EXTRAIT -
- - - - -

La dépression se répandit rapidement au reste du monde, entraînant le licenciement, pays après pays, d'un grand nombre de travailleurs. L'accroissement des souffrances créa un élan pour la poursuite de discussions sur les droits, particulièrement les droits économiques et sociaux.

La dépression fit bien sûr des ravages en Allemagne, devenant l'une des causes contribuant à la montée au pouvoir d'Adolf Hitler. L'oppression subie par les Juifs, les Gitans, les homosexuels et autres groupes dans l'Allemagne nazie et les pays occupés d'Europe, impliquait la perte de toute une variété de droits-non seulement la perte de libertés, mais aussi la perte de travail, d'opportunités d'éducation et d'expression culturelle. Dans les camps de concentration, des millions de prisonniers souffrirent de la détérioration de leur santé, d'un hébergement insalubre et, finalement, de la privation du droit à la vie.

- - - - -

Relevés de questions portant sur des scènes -
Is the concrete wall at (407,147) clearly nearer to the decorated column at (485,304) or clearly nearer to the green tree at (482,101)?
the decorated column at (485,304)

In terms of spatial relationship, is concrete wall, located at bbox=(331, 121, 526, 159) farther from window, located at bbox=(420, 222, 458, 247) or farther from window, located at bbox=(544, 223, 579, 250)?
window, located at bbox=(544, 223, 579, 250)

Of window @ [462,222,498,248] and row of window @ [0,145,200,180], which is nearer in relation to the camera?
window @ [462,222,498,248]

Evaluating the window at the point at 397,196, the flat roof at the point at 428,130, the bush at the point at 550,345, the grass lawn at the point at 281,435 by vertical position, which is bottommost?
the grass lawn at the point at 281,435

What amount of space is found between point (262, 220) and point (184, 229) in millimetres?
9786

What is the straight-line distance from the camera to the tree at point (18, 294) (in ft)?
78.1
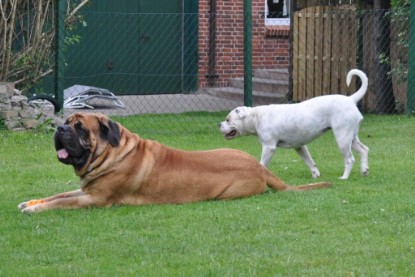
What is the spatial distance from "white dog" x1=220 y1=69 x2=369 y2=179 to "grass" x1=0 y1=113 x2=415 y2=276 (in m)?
0.29

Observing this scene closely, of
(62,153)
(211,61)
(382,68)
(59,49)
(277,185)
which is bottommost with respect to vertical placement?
(211,61)

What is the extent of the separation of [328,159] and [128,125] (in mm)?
4688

- - - - -

CONSIGNE - Recopiez tout le passage de l'extrait qui va de « La dépression fit » jusqu'à « droit à la vie. ». Servez-vous uniquement de l'extrait.

SOLUTION -
La dépression fit bien sûr des ravages en Allemagne, devenant l'une des causes contribuant à la montée au pouvoir d'Adolf Hitler. L'oppression subie par les Juifs, les Gitans, les homosexuels et autres groupes dans l'Allemagne nazie et les pays occupés d'Europe, impliquait la perte de toute une variété de droits-non seulement la perte de libertés, mais aussi la perte de travail, d'opportunités d'éducation et d'expression culturelle. Dans les camps de concentration, des millions de prisonniers souffrirent de la détérioration de leur santé, d'un hébergement insalubre et, finalement, de la privation du droit à la vie.